Currie was born on 22 July 1874 to Angus Currie and his wife in Glen Rose, Texas. He attended Glen Rose High School and later a nearby small college. In 1901, he graduated from the United States Military Academy at West Point. Currie was also a graduate of the Infantry and Cavalry School (1907) and Army Staff College (1908) at Fort Leavenworth, Kansas.

== Military career ==
After graduating from West Point, Currie was commissioned as a second lieutenant in the Artillery Corps (later known as the Field Artillery) on 2 February 1901. A few years later, he advanced to first lieutenant in 1905 and then captain of the 3rd Field Artillery in 1911. Most of Currie's career was spent within the artillery and he was posted at various military posts during 1908–1917, including: Fort Sheridan in Illinois, Fort Sam Houston in Texas, Fort Sill in Oklahoma and the Schofield Barracks in Hawaii. Between 1911 and 1912, Currie served as inspector-instructor of the Militia in Colorado, Utah, California and Oregon. On 23 December 1913 he joined the Signal Corps, serving as a commander from 1914 to 1915 in Texas City, Texas, and Vera Cruz, Mexico. Later on 3 October 1917, Currie became part of the General Staff and was stationed in both Washington, D.C., and France until 15 May 1918, when he was promoted to colonel of field artillery of the National Army. A few months later, Currie was promoted to brigadier general on 1 October 1918. He retired due to a disability on 31 December 1922. Towards the end of his career Currie returned to Fort Sill, where he was commandant of the Field Artillery School, which he also helped organize and initiate.

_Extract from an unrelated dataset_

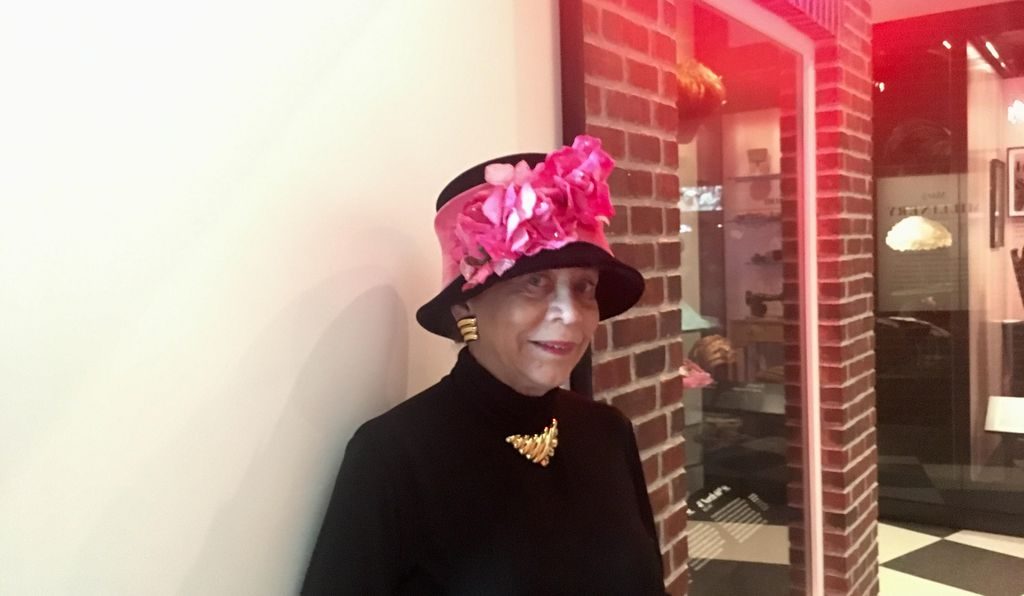 Donna Limerick wears a replica of one of her mother's hat designs while visiting the Mae's Millinery Shop exhibit at the National Museum of African American History and Culture.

== Personal life and death ==
Currie was married and had two children, son William Ross Curie and daughter Annie Virginia Currie. He suffered from an illness throughout his life, which delayed his graduation from West Point. This illness also caused his early retirement and eventually contributed to Currie's early death at the age of 53 in Piedmont, California, on 26 March 1928. He was buried at the San Francisco National Cemetery three days later. Though a lieutenant colonel at the time of his military retirement, he was posthumously advanced to brigadier general in June 1930 having served temporarily at that rank from October 1918 to June 1919 during World War I.